→ **What you need to do**:
(A) In the timeline extraction excerpt, which modal verb is exempt from the rule that excludes events accompanied by modal verbs?
(B) Please write the text that follows the last sentence of the timeline extraction excerpt.

→ **Page extract**:

6.1 BTE: Baseline TimeLine Extraction

Detecting mentions of events, entities and time expressions in text requires the combination of various NLP tools. We apply the NewsReader NLP pipelines (Vossen et al., 2016) that includes, both for English and Spanish, Named Entity Recognition (NER) and Disambiguation (NED), Coreference Resolution (CR), Semantic Role Labelling (SRL), Time Expressions Identification (TEI) and Normalization (TEN), and Temporal Relation Extraction (TRE). Table 2 lists the specific tools used for English and Spanish.

The extraction of target entities, events and time anchors is performed as follows:

(1) Target entity identification: The target entities are identified by the NER and NED modules. As the surface form of the candidate entities can vary greatly, we use the redirect links contained in DBpedia to extend the search of the events involving those target entities. For example, if the target entity is Toyota the system would also include events involving the entities Toyota Motor Company or Toyota Motor Corp. In addition, as the NED does not always provide a link to DBpedia, we also check if the wordform of the head of the event argument matches with the head of the target entity.

(2) Event selection: We use the output of the SRL module to extract the events that occur in a document. Given a target entity, we combine the output of the NER, NED, CR and SRL to obtain those events that have the target entity as filler of their ARG[math] or ARG $1$ . We also set some constraints to select certain events according to the specification of the SemEval task. Specifically, we only return those events that are not within the scope of a negation and that are not accompanied by modal verbs (except will).

(3) Time-anchoring: The time-anchors are identified using the TRE and SRL output. From the TRE, we extract as time-anchors those relations between events and time expressions identified as SIMULTANEOUS. From the SRL those ARG-TMP related to time expressions. In both cases we use the time expression returned by the TEI module. The tests performed on the trial data showed that the best choice for time-anchoring results from combining both options. For each time-anchor we normalize the time expression using the annotations provided by the TEN module.

6.2 DLT: Document Level Time-anchoring

The explicit time anchors provided by the NLP tools presented in previous section 6.1 do not cover the full set of events involving a particular entity. In other words, most events do not have an explicit time anchor and therefore are not captured as part of the timeline of that entity. This means that we have to be able to also recover those time-anchors that are implicitly conveyed in the text.

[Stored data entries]
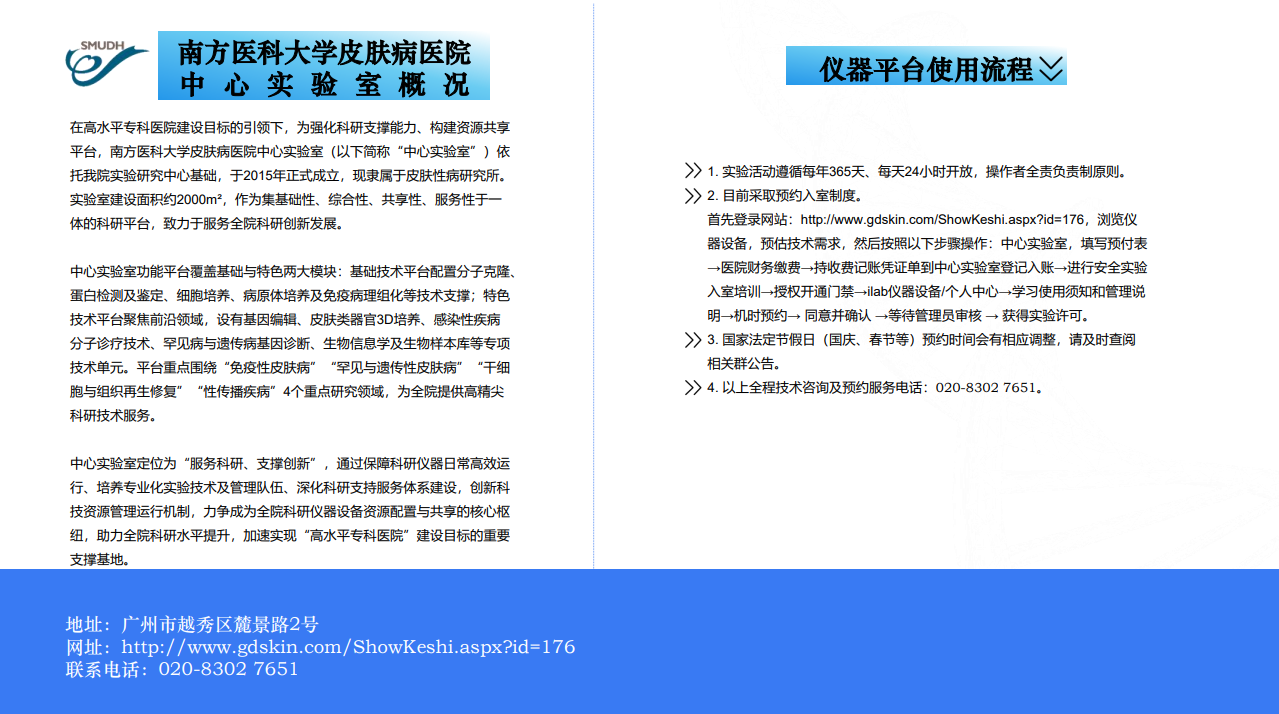 SMUDH

南方医科大学皮肤病医院
中心实验室概况

在高水平专科医院建设目标的引领下，为强化科研支撑能力、构建资源共享平台，南方医科大学皮肤病医院中心实验室（以下简称“中心实验室”）依托我院实验研究中心基础，于2015年正式成立，现隶属于皮肤性病研究所。实验室建设面积约2000m²，作为集基础性、综合性、共享性、服务性于一体的科研平台，致力于服务全院科研创新发展。

中心实验室功能平台覆盖基础与特色两大模块：基础技术平台配置分子克隆、蛋白检测及鉴定、细胞培养、病原体培养及免疫病理组化等技术支撑；特色技术平台聚焦前沿领域，设有基因编辑、皮肤类器官3D培养、感染性疾病分子诊疗技术、罕见病与遗传病基因诊断、生物信息学及生物样本库等专项技术单元。平台重点围绕“免疫性皮肤病”“罕见与遗传性皮肤病”“干细胞与组织再生修复”“性传播疾病”4个重点研究领域，为全院提供高精尖科研技术服务。

中心实验室定位为“服务科研、支撑创新”，通过保障科研仪器日常高效运行、培养专业化实验技术及管理队伍、深化科研支持服务体系建设，创新科技资源管理运行机制，力争成为全院科研仪器设备资源配置与共享的核心枢纽，助力全院科研水平提升，加速实现“高水平专科医院”建设目标的重要支撑基地。

仪器平台使用流程

1. 实验活动遵循每年365天、每天24小时开放，操作者全责负责制原则。
2. 目前采取预约入室制度。
首先登录网站：http://www.gdskin.com/ShowKeshi.aspx?id=176，浏览仪器设备，预估技术需求，然后按照以下步骤操作：中心实验室，填写预付表→医院财务缴费→持收费记账凭证单到中心实验室登记入账→进行安全实验入室培训→授权开通门禁→ilab仪器设备/个人中心→学习使用须知和管理说明→机时预约→ 同意并确认 →等待管理员审核 → 获得实验许可。
3. 国家法定节假日（国庆、春节等）预约时间会有相应调整，请及时查阅相关群公告。
4. 以上全程技术咨询及预约服务电话：020-8302 7651。

地址：广州市越秀区麓景路2号
网址：http://www.gdskin.com/ShowKeshi.aspx?id=176
联系电话：020-8302 7651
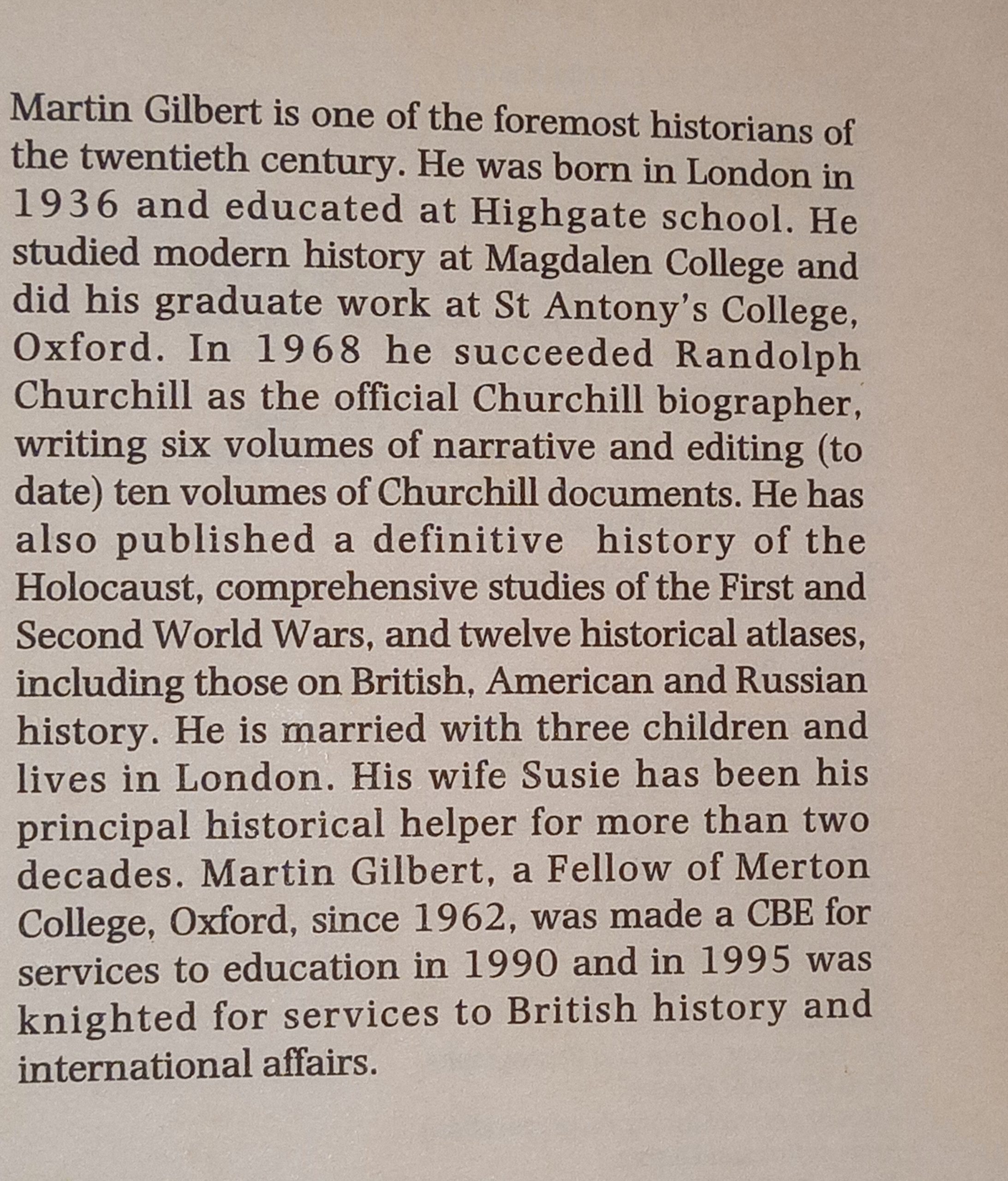 Martin Gilbert is one of the foremost historians of the twentieth century. He was born in London in 1936 and educated at Highgate school. He studied modern history at Magdalen College and did his graduate work at St Antony's College, Oxford. In 1968 he succeeded Randolph Churchill as the official Churchill biographer, writing six volumes of narrative and editing (to date) ten volumes of Churchill documents. He has also published a definitive history of the Holocaust, comprehensive studies of the First and Second World Wars, and twelve historical atlases, including those on British, American and Russian history. He is married with three children and lives in London. His wife Susie has been his principal historical helper for more than two decades. Martin Gilbert, a Fellow of Merton College, Oxford, since 1962, was made a CBE for services to education in 1990 and in 1995 was knighted for services to British history and international affairs.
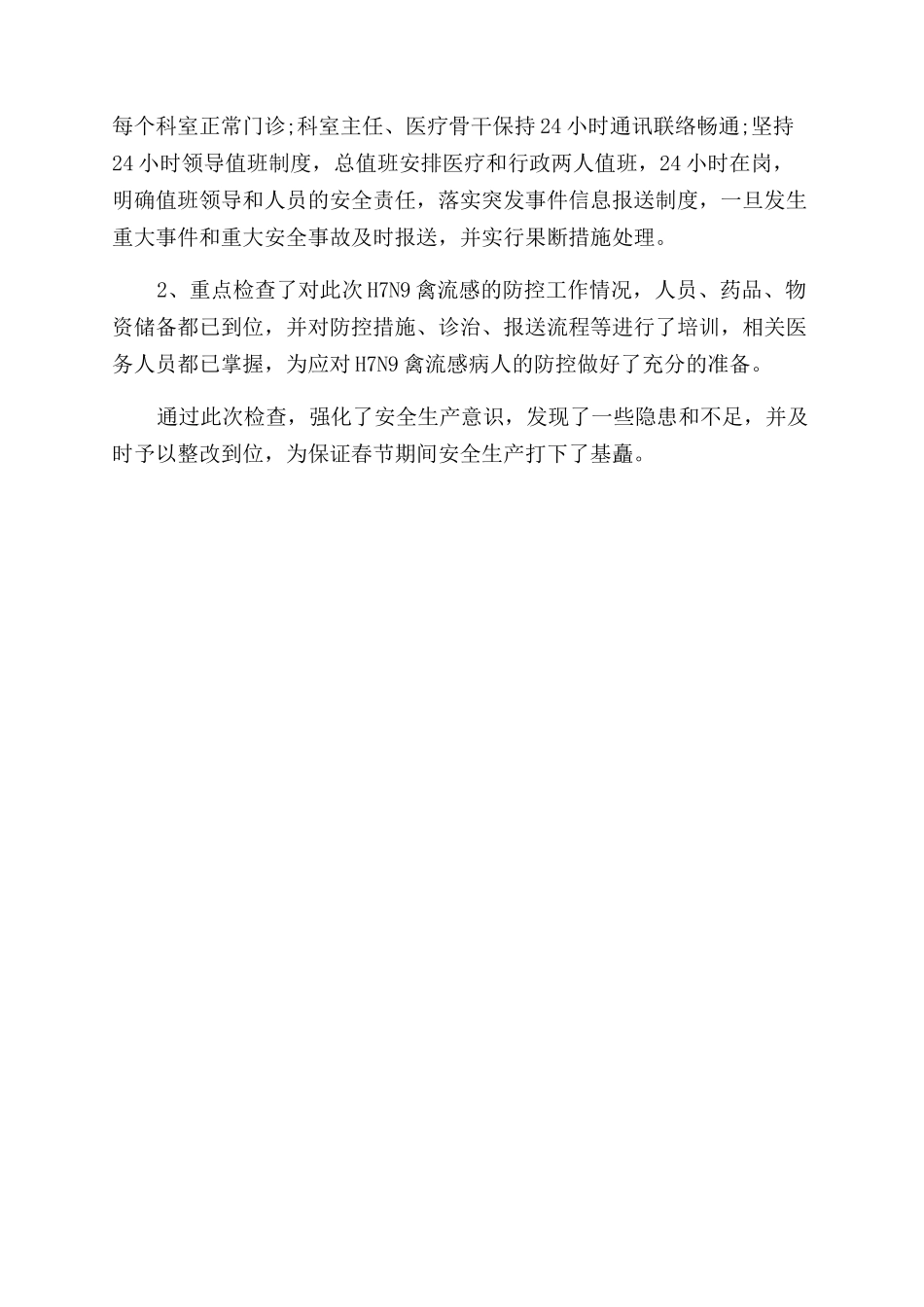 每个科室正常门诊;科室主任、医疗骨干保持24小时通讯联络畅通;坚持24小时领导值班制度，总值班安排医疗和行政两人值班，24小时在岗，明确值班领导和人员的安全责任，落实突发事件信息报送制度，一旦发生重大事件和重大安全事故及时报送，并实行果断措施处理。

2、重点检查了对此次H7N9禽流感的防控工作情况，人员、药品、物资储备都已到位，并对防控措施、诊治、报送流程等进行了培训，相关医务人员都已掌握，为应对H7N9禽流感病人的防控做好了充分的准备。

通过此次检查，强化了安全生产意识，发现了一些隐患和不足，并及时予以整改到位，为保证春节期间安全生产打下了基矗。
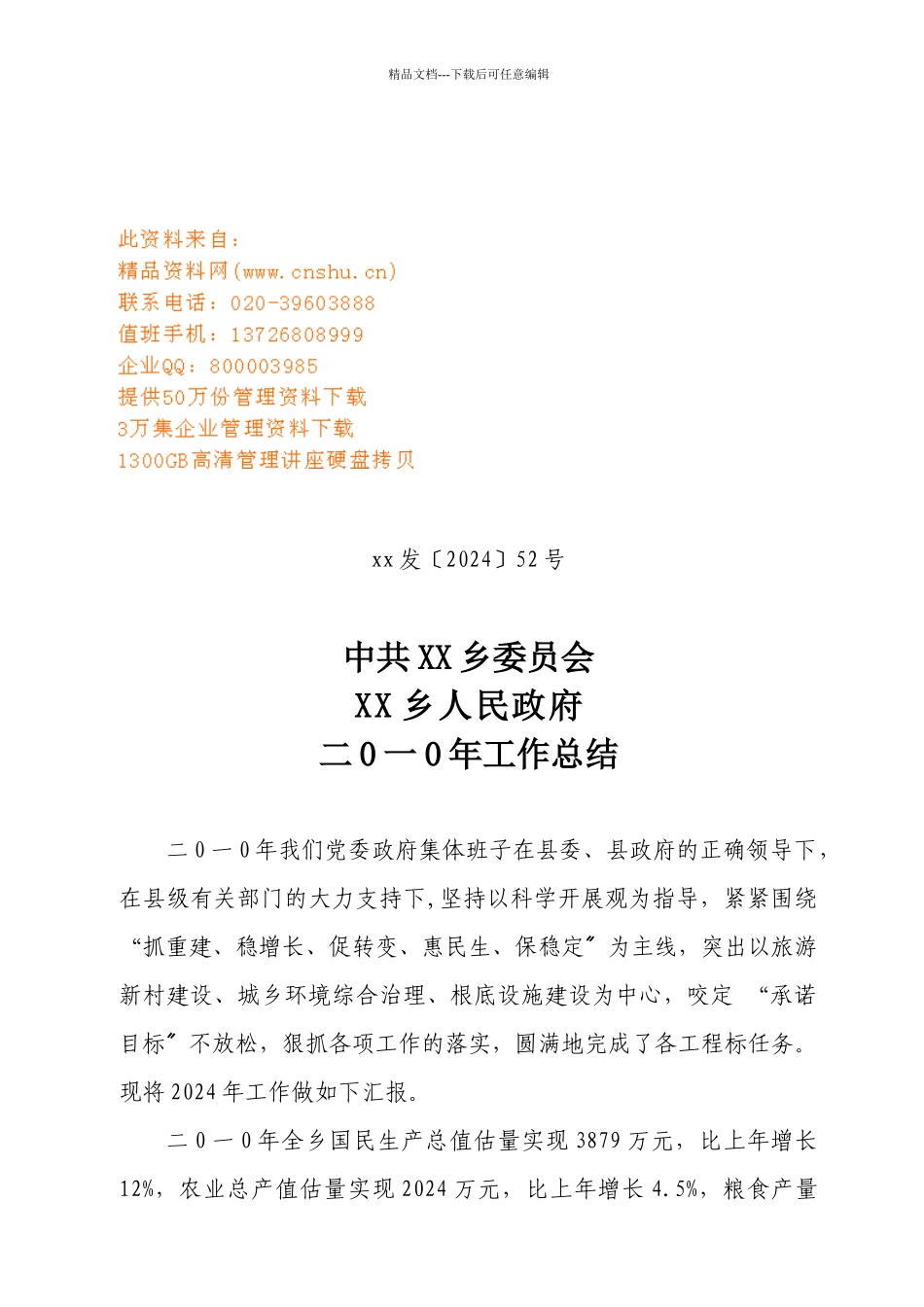 精品文档---下载后可任意编辑

此资料来自：
精品资料网(www.cnshu.cn)
联系电话：020-39603888
值班手机：13726808999
企业QQ：800003985
提供50万份管理资料下载
3万集企业管理资料下载
1300GB高清管理讲座硬盘拷贝

xx发〔2024〕52号

中共XX乡委员会
XX乡人民政府
二0一0年工作总结

二0一0年我们党委政府集体班子在县委、县政府的正确领导下，在县级有关部门的大力支持下,坚持以科学开展观为指导，紧紧围绕“抓重建、稳增长、促转变、惠民生、保稳定〞为主线，突出以旅游新村建设、城乡环境综合治理、根底设施建设为中心，咬定 “承诺目标〞不放松，狠抓各项工作的落实，圆满地完成了各工程标任务。现将2024年工作做如下汇报。

二0一0年全乡国民生产总值估量实现3879万元，比上年增长12%，农业总产值估量实现2024万元，比上年增长4.5%，粮食产量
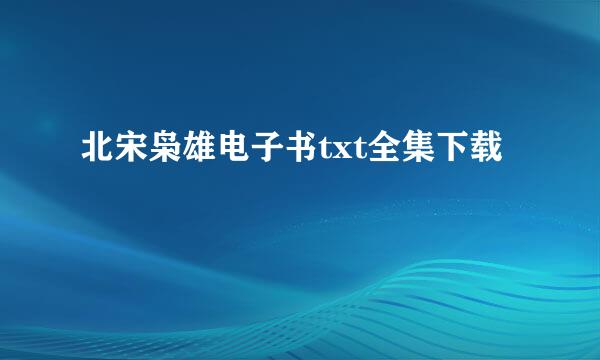 北宋枭雄电子书txt全集下载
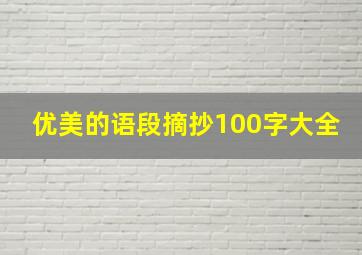 优美的语段摘抄100字大全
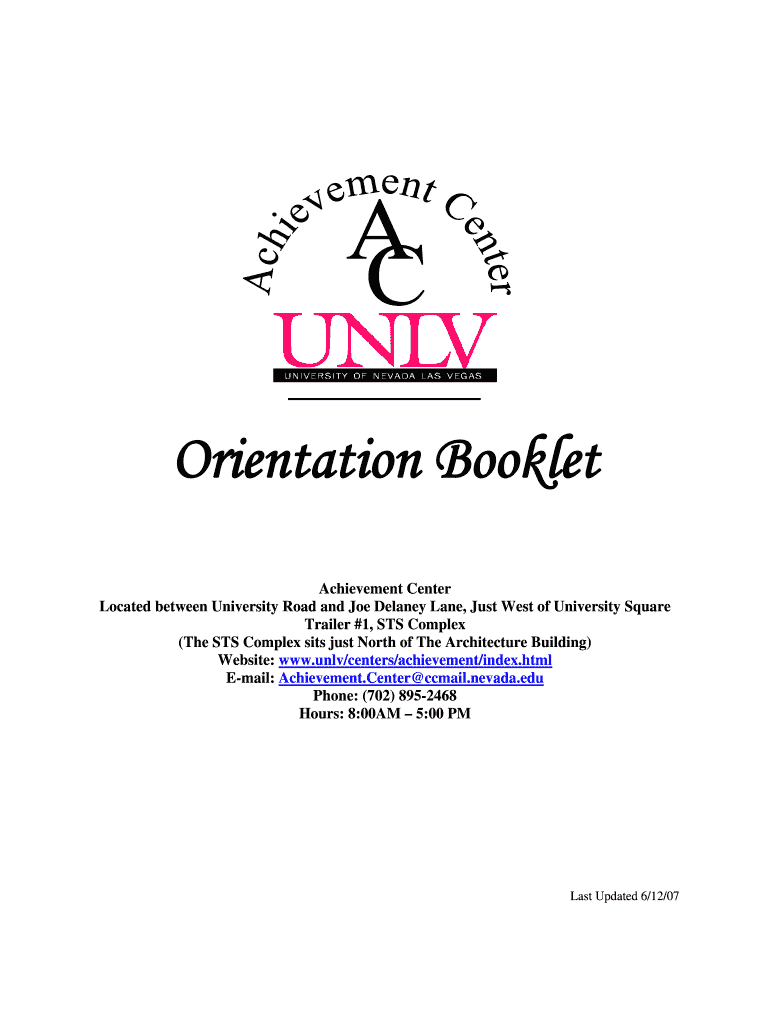 Achievement Center

AC

UNLV

UNIVERSITY OF NEVADA LAS VEGAS

Orientation Booklet

Achievement Center
Located between University Road and Joe Delaney Lane, Just West of University Square
Trailer #1, STS Complex
(The STS Complex sits just North of The Architecture Building)
Website: www.unlv/centers/achievement/index.html
E-mail: Achievement.Center@ccmail.nevada.edu
Phone: (702) 895-2468
Hours: 8:00AM – 5:00 PM

Last Updated 6/12/07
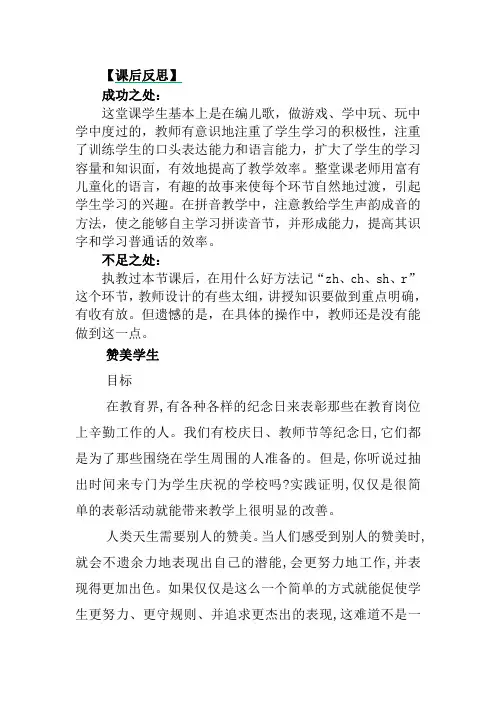 【课后反思】

成功之处：

这堂课学生基本上是在编儿歌，做游戏、学中玩、玩中学中度过的，教师有意识地注重了学生学习的积极性，注重了训练学生的口头表达能力和语言能力，扩大了学生的学习容量和知识面，有效地提高了教学效率。整堂课老师用富有儿童化的语言，有趣的故事来使每个环节自然地过渡，引起学生学习的兴趣。在拼音教学中，注意教给学生声韵成音的方法，使之能够自主学习拼读音节，并形成能力，提高其识字和学习普通话的效率。

不足之处：

执教过本节课后，在用什么好方法记“zh、ch、sh、r”这个环节，教师设计的有些太细，讲授知识要做到重点明确，有收有放。但遗憾的是，在具体的操作中，教师还是没有能做到这一点。

赞美学生

目标

在教育界，有各种各样的纪念日来表彰那些在教育岗位上辛勤工作的人。我们有校庆日、教师节等纪念日，它们都是为了那些围绕在学生周围的人准备的。但是，你听说过抽出时间来专门为学生庆祝的学校吗?实践证明，仅仅是很简单的表彰活动就能带来教学上很明显的改善。

人类天生需要别人的赞美。当人们感受到别人的赞美时，就会不遗余力地表现出自己的潜能，会更努力地工作，并表现得更加出色。如果仅仅是这么一个简单的方式就能促使学生更努力、更守规则、并追求更杰出的表现，这难道不是一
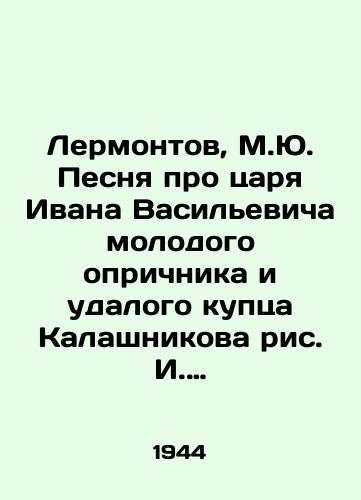 Лермонтов, М.Ю. Песня про царя Ивана Васильевича молодого опричника и удалого купца Калашникова рис. И....

1944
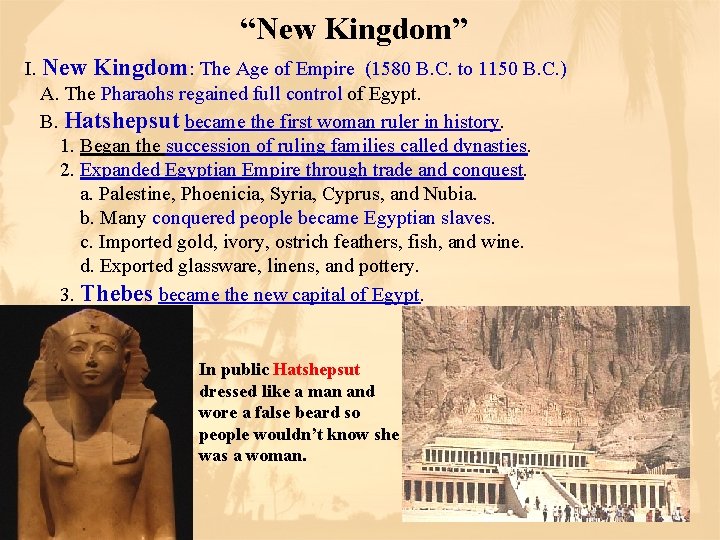 "New Kingdom"

I. New Kingdom: The Age of Empire (1580 B.C. to 1150 B.C.)

A. The Pharaohs regained full control of Egypt.

B. Hatshepsut became the first woman ruler in history.

1. Began the succession of ruling families called dynasties.

2. Expanded Egyptian Empire through trade and conquest.

a. Palestine, Phoenicia, Syria, Cyprus, and Nubia.

b. Many conquered people became Egyptian slaves.

c. Imported gold, ivory, ostrich feathers, fish, and wine.

d. Exported glassware, linens, and pottery.

3. Thebes became the new capital of Egypt.

In public Hatshepsut dressed like a man and wore a false beard so people wouldn't know she was a woman.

→ **Task-by-task answers**:
(A) will

(B)
In Laparra et al. (2015) we devised a simple strategy to capture implicit time-anchors while maintaining the coherence of the temporal information in the document. The rationale behind the algorithm shown in Algorithm 1 is that, by default, the events of a specific entity that appear in a document tend to occur at the same time as previous events involving the same entity (unless explicitly stated). For example, in Figure 5 every event related to Steve Jobs, such as gave and announced, are anchored to the same time expression (Monday) even though it is only explicitly conveyed for the first event gave. This example also illustrates the fact that for those other events that occur at different times, their time-anchor is also explicit, as it can be seen for the Tiger and Mac OS X Leopard entities.

The application of Algorithm 1 starts taking as input the annotation obtained by the NLP described in Section 6.1. For each entity a list of events ( $eventList$ ) is created sorted by appearing order. Next, for each event in the list the DLT system checks whether that event already has assigned a time-anchor ( $eAnchor$ ). If that is the case, that time-anchor is included in the list of default time-anchors ( $defaultAnchor$ ) for any subsequent events of the entity in the same verb tense ( $eTense$ ). If the event does not yet have an explicit time-anchor assigned, but the system has found a time-anchor for a previous event in the same tense ( $defaultAnchor[eTense]$ ), this time-anchor is also assigned to the current event ( $eAnchor$ ). If none of the previous conditions hold, then the algorithm anchors the event to the Document Creation Time (DCT) attribute and sets this time-expression as the default time-anchor for any subsequent events in the same verbal tense.

The DLT system build the timeline by ordering the events according to the explicit and implicit time-anchors. Note that Algorithm 1 strongly depends on the tense of the mentions of events appearing in the document. As this information can be only recovered from verbal predicates, this strategy cannot be applied to events conveyed by nominal predicates. Consequently, for these cases just explicit time-anchors are taken into account.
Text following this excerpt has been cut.